The purpose of the course is to give basic knowledge in real analysis and functional analysis to students who has not already taken these courses.

On the completion of the course the student should be able to:

• describe the construction of the real line and its properties,
• describe the principles behind differential and integral calculus, which includes being able to give definitions as well as proofs of the important theorems from the real analysis,
• describe the properties of the linear operators in Banach och Hilbert spaces,
• state the hypothesis and explain the proof of the Spectral theorem for compact operators,
• apply the above-mentioned theory in problem solving as well as simple proofs.

Content

Real analysis: Definitions and properties of real numbers. Cauchy sequences, open and closed sets, compact sets, Heine-Borel lemma. Continuous functions. Differentiable functions: mean value theorem with corollaries. Taylor series. Stone-Weierstrass theorem. Banach fixed point theorem.

Functional analysis: Banach spaces. Fundamental theorems in functional analysis. Linear operators on Banach spaces. Hilbert spaces and operators on them.
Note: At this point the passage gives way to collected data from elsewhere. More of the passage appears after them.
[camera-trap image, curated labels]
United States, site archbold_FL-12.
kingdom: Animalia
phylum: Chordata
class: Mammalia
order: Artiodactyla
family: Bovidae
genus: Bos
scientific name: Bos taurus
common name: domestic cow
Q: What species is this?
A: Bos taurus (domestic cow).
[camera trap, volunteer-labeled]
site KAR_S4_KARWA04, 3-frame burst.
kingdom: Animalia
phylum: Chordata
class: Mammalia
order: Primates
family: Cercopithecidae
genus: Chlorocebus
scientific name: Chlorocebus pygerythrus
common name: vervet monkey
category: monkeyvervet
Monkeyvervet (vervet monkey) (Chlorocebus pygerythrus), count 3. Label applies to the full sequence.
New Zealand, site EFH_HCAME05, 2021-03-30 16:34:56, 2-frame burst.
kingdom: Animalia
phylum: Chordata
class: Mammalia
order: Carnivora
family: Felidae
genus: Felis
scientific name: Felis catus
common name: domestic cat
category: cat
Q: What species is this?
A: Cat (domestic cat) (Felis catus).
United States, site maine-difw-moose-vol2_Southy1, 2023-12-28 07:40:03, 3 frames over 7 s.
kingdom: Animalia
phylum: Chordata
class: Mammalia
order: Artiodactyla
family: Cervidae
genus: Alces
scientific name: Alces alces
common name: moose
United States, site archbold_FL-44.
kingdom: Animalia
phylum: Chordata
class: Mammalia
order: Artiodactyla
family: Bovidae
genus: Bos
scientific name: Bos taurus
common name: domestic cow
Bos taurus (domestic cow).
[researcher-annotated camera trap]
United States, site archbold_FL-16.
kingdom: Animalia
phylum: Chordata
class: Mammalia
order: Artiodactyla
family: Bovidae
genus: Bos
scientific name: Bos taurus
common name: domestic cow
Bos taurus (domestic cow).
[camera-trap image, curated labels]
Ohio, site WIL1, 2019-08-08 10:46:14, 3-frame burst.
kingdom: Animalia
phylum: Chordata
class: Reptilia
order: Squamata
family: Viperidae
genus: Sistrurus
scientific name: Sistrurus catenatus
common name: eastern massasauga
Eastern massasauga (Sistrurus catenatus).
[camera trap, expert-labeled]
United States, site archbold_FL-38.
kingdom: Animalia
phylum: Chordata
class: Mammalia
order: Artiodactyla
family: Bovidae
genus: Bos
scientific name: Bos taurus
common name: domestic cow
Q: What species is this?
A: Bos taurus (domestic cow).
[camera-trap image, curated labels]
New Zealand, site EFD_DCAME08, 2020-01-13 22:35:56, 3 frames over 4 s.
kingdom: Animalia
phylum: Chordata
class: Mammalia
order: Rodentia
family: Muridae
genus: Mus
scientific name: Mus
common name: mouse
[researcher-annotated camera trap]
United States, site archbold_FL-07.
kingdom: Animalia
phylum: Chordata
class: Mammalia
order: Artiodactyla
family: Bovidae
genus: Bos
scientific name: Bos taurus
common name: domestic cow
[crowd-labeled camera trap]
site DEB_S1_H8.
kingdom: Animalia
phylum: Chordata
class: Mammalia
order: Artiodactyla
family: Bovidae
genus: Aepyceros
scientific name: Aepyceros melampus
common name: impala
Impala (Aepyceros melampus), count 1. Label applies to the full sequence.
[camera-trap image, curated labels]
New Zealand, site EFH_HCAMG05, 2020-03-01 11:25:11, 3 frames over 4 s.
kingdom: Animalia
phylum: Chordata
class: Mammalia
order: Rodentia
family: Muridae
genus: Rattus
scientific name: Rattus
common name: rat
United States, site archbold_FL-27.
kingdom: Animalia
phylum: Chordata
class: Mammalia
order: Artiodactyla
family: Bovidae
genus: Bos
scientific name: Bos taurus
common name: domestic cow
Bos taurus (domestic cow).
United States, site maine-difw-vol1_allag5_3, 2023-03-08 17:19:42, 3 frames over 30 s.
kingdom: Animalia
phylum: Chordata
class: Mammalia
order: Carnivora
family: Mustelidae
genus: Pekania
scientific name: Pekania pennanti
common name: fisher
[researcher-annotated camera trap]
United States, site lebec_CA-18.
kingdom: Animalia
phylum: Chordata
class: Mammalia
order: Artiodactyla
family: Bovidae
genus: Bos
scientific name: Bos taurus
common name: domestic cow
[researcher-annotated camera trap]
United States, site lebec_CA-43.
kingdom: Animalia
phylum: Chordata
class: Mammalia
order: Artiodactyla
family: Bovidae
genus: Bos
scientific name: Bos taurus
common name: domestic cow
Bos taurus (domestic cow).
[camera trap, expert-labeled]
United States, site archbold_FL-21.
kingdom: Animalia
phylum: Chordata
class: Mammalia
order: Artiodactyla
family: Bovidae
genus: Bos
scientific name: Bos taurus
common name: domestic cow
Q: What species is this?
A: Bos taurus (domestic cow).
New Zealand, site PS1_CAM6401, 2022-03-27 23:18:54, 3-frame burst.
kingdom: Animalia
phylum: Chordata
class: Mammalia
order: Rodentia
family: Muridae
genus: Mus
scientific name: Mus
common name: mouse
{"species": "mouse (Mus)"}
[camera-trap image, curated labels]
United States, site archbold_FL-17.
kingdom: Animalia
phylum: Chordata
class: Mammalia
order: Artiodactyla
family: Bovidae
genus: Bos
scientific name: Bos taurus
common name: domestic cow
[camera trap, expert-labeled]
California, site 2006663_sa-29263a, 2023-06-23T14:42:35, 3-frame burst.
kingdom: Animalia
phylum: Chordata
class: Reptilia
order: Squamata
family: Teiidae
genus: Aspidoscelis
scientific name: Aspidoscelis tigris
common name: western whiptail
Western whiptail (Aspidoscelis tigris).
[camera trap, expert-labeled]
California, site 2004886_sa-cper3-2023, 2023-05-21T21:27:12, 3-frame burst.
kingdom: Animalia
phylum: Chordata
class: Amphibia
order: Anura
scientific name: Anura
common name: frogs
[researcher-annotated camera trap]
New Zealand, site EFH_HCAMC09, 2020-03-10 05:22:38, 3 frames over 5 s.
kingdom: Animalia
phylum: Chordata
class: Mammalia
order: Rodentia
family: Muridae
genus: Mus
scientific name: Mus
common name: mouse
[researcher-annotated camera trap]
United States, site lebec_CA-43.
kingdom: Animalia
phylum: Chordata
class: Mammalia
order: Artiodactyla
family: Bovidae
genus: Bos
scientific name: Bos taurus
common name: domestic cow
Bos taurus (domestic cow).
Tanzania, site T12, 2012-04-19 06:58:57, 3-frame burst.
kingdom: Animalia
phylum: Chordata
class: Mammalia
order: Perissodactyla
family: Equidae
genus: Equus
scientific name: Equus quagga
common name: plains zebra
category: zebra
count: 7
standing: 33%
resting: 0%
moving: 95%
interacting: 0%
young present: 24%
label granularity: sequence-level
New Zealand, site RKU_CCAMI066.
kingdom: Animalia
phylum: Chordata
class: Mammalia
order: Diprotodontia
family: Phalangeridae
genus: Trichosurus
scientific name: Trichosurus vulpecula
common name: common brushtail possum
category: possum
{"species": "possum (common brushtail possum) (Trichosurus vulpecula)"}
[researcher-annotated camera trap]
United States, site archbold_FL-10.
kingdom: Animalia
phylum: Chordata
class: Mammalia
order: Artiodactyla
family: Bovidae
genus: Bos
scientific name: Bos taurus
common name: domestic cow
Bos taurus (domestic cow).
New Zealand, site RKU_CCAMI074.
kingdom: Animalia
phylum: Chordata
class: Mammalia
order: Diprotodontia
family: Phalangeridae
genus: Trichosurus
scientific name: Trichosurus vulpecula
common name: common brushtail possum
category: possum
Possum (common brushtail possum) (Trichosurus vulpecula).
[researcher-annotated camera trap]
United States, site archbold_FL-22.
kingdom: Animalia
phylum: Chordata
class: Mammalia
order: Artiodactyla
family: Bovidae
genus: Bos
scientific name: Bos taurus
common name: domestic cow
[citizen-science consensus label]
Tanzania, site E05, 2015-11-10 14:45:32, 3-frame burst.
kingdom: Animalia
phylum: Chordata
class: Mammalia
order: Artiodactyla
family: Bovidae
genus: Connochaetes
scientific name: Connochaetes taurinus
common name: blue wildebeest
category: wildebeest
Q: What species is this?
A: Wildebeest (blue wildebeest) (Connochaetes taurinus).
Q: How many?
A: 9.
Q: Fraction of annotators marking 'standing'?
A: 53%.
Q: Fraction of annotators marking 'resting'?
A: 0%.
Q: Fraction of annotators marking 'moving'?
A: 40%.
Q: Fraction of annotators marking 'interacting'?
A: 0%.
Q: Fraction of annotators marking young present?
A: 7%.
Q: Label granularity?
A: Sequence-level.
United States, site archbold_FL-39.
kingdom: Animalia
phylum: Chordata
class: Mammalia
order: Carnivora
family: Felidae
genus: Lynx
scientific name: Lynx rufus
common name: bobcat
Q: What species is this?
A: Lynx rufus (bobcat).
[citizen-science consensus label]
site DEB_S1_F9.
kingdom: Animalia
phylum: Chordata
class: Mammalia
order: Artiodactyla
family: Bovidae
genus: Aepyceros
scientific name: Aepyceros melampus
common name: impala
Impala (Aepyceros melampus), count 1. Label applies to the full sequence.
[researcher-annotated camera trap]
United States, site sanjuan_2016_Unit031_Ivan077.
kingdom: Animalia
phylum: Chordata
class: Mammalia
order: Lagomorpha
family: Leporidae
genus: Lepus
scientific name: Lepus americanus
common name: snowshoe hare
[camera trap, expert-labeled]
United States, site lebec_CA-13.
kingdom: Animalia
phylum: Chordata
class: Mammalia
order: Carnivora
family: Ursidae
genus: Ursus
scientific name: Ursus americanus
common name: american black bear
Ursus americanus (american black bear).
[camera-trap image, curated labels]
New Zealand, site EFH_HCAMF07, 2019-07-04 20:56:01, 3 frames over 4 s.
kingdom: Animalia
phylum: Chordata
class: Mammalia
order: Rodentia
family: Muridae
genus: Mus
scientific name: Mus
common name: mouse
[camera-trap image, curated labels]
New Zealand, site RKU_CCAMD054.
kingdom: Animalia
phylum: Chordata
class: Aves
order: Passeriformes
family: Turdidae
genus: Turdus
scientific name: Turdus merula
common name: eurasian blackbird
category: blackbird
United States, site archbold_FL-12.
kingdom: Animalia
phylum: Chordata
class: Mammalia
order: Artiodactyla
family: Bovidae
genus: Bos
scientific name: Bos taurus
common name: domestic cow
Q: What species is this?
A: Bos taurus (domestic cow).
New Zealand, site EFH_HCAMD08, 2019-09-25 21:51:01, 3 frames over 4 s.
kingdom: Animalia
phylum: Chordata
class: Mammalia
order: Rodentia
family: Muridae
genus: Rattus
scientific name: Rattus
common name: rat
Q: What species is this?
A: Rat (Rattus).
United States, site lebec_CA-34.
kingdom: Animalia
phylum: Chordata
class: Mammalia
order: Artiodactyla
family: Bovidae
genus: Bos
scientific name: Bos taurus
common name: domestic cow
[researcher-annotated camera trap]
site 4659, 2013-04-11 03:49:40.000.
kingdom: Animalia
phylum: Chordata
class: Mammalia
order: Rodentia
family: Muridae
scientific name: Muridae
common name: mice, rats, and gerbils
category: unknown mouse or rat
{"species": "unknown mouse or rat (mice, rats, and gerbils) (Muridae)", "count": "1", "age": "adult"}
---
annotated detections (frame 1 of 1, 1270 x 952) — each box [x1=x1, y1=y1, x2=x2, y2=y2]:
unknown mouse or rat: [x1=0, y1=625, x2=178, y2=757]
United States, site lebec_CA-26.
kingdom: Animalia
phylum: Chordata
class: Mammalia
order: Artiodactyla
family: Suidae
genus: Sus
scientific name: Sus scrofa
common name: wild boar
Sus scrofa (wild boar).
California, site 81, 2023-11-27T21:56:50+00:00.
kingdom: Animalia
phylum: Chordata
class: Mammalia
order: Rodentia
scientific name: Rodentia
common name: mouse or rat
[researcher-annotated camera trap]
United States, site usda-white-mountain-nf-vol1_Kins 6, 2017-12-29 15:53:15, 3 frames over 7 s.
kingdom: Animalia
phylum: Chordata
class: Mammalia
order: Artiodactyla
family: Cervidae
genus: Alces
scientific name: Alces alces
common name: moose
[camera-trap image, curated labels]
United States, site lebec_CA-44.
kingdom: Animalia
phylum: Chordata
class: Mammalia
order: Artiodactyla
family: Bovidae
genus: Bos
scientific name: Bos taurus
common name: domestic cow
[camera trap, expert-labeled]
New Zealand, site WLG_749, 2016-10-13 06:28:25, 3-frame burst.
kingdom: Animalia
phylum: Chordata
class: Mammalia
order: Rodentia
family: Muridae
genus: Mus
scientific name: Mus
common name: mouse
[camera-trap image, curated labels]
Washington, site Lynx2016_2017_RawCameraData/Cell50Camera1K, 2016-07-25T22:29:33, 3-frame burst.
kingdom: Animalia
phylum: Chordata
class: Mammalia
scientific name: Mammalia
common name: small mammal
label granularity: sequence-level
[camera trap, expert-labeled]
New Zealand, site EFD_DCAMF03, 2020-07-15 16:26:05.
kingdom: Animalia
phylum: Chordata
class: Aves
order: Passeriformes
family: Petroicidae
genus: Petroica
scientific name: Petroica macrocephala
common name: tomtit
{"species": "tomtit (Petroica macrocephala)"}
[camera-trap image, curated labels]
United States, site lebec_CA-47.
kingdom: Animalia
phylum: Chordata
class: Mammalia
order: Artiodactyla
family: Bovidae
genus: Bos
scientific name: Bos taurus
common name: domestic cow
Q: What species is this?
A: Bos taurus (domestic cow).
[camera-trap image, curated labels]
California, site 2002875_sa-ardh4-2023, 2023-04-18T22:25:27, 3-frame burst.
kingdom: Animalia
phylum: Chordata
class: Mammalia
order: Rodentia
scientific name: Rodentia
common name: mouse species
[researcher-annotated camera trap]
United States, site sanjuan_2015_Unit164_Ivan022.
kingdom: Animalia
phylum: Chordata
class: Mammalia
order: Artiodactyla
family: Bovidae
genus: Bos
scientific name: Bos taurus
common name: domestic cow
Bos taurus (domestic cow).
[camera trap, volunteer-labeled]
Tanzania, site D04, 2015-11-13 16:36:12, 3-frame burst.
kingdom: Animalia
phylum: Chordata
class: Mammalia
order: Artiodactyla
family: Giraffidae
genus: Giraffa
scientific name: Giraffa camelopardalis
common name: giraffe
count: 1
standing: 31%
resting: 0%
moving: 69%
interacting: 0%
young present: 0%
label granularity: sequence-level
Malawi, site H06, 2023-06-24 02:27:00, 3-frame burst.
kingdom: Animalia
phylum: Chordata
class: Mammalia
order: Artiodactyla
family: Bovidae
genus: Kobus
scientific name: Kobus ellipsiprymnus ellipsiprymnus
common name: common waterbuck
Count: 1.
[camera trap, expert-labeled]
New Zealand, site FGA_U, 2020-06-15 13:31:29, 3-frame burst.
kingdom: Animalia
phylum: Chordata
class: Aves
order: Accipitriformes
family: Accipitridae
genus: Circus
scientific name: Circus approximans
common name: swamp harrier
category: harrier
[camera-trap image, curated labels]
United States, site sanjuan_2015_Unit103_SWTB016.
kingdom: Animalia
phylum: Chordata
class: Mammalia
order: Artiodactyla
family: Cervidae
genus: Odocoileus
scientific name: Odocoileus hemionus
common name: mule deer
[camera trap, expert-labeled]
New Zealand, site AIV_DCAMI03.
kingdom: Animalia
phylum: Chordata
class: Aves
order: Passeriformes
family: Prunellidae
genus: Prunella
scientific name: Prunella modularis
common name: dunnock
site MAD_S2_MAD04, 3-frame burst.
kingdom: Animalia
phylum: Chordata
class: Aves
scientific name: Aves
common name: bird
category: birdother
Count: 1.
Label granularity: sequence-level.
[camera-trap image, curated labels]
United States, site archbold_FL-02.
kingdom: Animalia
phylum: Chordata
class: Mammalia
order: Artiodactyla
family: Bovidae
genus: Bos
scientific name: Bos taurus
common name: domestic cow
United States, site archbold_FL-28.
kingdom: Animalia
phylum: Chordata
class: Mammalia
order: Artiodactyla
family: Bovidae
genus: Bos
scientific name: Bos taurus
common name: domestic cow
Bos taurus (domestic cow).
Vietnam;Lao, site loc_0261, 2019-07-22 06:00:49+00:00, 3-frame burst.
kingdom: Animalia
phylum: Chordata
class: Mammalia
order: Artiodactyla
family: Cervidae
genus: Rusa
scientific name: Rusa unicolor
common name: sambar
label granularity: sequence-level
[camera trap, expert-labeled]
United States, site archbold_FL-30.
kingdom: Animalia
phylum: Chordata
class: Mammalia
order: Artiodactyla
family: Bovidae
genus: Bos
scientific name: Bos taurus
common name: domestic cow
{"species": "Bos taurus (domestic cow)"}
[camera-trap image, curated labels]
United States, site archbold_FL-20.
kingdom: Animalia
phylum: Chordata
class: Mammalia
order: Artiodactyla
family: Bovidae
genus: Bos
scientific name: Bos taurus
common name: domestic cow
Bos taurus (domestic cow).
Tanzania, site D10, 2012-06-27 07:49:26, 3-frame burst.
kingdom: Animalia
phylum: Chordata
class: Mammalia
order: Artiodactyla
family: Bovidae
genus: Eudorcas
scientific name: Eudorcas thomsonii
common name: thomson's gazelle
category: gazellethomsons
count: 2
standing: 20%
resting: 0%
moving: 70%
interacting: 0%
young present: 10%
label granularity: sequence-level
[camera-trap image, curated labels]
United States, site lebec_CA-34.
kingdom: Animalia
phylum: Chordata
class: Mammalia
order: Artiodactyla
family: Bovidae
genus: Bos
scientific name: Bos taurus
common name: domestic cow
The spectral theorem for compact operators.

Instruction

Lectures.

Assessment

Assignments during the course and oral examination.

If there are special reasons for doing so, an examiner may make an exception from the method of assessment indicated and allow a student to be assessed by another method. An example of special reasons might be a certificate regarding special pedagogical support from the disability coordinator of the university.

Other directives

This course cannot be included in the same degree as 1MA331, 1MA226 or 1MA218.